|Stevenson Brothers' 30th Anniversary Dapple rocking horses shows the old world craftsmanship.|
|This reminds me of the early ones Sears Roebuck was offering circa 1897--however reproductions of these early examples are everywhere. It may be hard to tell the difference. The bases were a swinging mechanism much like this one at Aletta Flowers on Etsy.|
Handcrafting 3-dimensional horses from wood was a craft, and art, and something to be proud of. Somehow, over time, this tradition was lost here in the states. We were off to a good start. In 1897 Sears Roebuck advertised a patent-swinging horse and Shoo Fly Rocker --some highly detailed with mane and tail , the 18" models were only $1.80 back then. You could upgrade to a 22" patent swinging horse for $3.25.
|Note the hours it must have taken making this old Whitney Reed horse available at Vinetrotique on Etsy|
Victorian era small woodworking companies were making handcrafted rocking horses in 3-D. Take the carousel horse 3 dimensional style into your home, but perhaps only something like this could be afforded by the rich and famous.
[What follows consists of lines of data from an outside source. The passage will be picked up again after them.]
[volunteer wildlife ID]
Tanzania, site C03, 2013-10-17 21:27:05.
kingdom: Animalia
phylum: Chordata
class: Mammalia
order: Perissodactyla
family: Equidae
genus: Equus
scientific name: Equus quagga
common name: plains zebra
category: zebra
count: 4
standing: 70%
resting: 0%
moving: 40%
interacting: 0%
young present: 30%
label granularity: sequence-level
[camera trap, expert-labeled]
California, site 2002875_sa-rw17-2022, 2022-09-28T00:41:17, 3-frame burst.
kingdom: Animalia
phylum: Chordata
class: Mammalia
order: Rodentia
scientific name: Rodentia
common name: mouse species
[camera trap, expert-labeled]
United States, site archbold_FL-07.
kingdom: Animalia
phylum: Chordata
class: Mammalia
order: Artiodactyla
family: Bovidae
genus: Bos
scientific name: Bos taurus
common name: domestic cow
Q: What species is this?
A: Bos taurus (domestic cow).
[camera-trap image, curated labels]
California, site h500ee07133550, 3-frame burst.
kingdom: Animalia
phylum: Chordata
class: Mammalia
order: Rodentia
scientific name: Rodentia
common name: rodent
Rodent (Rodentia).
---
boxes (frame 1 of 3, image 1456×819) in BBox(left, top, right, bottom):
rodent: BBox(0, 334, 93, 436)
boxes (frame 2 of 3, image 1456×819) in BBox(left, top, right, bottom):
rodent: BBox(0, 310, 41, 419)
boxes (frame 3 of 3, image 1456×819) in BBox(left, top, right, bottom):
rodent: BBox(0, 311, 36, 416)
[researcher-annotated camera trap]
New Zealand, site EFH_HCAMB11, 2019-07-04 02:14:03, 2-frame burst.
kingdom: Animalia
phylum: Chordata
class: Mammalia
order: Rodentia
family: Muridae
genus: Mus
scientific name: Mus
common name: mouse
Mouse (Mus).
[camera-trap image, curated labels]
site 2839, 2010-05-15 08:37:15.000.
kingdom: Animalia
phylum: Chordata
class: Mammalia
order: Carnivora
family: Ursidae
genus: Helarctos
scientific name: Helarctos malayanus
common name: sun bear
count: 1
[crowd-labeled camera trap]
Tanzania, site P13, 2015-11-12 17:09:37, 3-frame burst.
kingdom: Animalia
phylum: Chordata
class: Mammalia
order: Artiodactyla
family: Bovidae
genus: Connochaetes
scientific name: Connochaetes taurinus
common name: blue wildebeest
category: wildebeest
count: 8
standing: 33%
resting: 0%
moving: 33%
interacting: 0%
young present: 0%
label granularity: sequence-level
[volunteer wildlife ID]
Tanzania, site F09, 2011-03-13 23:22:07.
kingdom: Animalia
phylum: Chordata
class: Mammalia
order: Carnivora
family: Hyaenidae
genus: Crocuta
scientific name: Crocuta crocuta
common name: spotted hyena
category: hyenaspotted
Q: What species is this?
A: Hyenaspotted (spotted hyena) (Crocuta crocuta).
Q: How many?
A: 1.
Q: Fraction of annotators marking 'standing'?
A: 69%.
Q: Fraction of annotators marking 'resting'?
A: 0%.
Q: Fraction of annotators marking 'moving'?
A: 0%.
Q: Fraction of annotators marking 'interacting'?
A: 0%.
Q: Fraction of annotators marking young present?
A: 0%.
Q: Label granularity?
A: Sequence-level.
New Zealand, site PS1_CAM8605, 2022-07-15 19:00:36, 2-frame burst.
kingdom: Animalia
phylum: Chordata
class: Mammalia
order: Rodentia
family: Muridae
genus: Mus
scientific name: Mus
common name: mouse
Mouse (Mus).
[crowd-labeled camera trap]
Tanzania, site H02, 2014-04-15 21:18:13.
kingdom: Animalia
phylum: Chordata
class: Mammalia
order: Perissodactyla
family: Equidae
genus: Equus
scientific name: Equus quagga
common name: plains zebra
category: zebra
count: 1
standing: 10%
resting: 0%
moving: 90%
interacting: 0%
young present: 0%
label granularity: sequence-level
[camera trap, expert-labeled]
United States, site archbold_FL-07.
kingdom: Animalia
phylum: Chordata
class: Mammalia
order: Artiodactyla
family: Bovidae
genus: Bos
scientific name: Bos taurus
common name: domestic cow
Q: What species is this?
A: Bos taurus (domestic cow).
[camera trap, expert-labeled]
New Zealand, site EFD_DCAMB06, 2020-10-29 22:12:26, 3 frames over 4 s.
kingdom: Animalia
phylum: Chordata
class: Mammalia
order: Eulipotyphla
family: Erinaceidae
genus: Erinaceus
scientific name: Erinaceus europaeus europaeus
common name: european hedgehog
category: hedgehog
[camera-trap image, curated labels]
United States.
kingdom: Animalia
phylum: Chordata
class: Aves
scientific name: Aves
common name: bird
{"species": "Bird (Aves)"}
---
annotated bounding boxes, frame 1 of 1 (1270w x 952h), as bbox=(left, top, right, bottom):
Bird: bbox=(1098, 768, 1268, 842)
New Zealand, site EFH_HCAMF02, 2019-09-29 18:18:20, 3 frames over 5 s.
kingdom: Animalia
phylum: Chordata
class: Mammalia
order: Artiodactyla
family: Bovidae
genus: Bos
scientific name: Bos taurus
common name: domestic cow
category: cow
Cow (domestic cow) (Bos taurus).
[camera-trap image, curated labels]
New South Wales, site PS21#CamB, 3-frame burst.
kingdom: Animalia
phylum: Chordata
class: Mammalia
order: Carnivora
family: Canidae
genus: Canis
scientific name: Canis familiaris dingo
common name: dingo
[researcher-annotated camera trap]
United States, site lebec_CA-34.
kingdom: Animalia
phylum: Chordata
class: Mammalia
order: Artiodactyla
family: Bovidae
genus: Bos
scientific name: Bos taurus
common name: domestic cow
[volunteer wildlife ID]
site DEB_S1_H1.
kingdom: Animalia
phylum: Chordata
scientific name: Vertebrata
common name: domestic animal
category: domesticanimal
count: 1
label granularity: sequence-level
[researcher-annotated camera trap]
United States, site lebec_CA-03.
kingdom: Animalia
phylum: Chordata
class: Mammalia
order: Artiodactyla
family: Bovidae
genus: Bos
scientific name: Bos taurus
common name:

Hours upon hours and old woodworking techniques were used and you can tell. Companies such as Whitney Reed in Leominster Massachusetts (above photograph) turned out horses like this, note the fact the face resembles a real horse. This craft was soon lost, only to continue in the carnival and carousel horse world.
|By 1952, The rocking horse was flat wood. This model by Gong Bell was $5 in a Life Magazine.|
|In case you are wondering, here is a survivor. Gong Bell rocking horse at MaryAliceFeltLikeIt on Etsy.|
|One dimensional rocking horse for Toddler at RagsandBonesFinds on Etsy.|
Goodbye Wood, Hello Plastic
Sometime during this time, use of plastic was exploding. Enter the late 1940's though the 1960's plastic was implemented as a cheap alternative to 3-D horses by manufacturers everywhere. Not to mention these were a cheap alternative to parents everywhere.
|This rocking horse is half molded product, "Harry the Hairless Horse" is a cheat when it comes to true woodworking. This is found on Etsy at GoodPennyDesigns|
|The wonder horse was not so wonderful, it was all plastic in three dimensional horse like style! This at JerseyRoad on Etsy|
The Wonder Horse is probably to blame for the death of the three dimensional rocking horse here in the States. In 1956 Life Magazine offered a $15 version of one dimensional wood mounted on a wood frame with springs. Soon thereafter, enter the world of sturdy plastic that appears to be blow molded , but strong enough to support a child, and keep them busy for hours. Factories soon found this was the new cheap alternative solution and unlike their wood spring counterparts, the amazing horse would not break.
Soon TV shows were talking about the wonder horse all over. Hollow metal framing and bedtype springs somehow supported your child to bounce like crazy. I had one in the 1970's and I have to say I loved that thing. I spent plenty of time bouncing around and getting nowhere. Obviously these were much cheaper to mass produce than paying an artisan for hours to work on a wooden horse. There was a recall on spring type bouncy horses in 1987. No one worried about me flying off several times in the 1970's , but hey, enter the safety era. So, for over 40 years the darn wonder horse helped kill real 3-D rocking horse tradition. Now what?
|Pink Dapple oak by Stevenson Brothers is handcrafted with old world traditions. Simply gorgeous.|
Someone Continued the Tradition
With all stories there is a happy ending. At least one company overseas, Stevenson Brothers (featured on "How it's Made" TV Show) are still using a timeless tradition. All their rocking horses are handcrafted using traditional techniques only. Every piece is unique and made by highly skilled craftsmen, and they are the real deal.
Stevenson Brothers have been making rocking horses for 30 years and still stick largely to the same methods, materials and patterns that were used to make the rocking horses of the Victorian era. At least someone has decided that this old world craftsmanship skill is important. Kudos to them.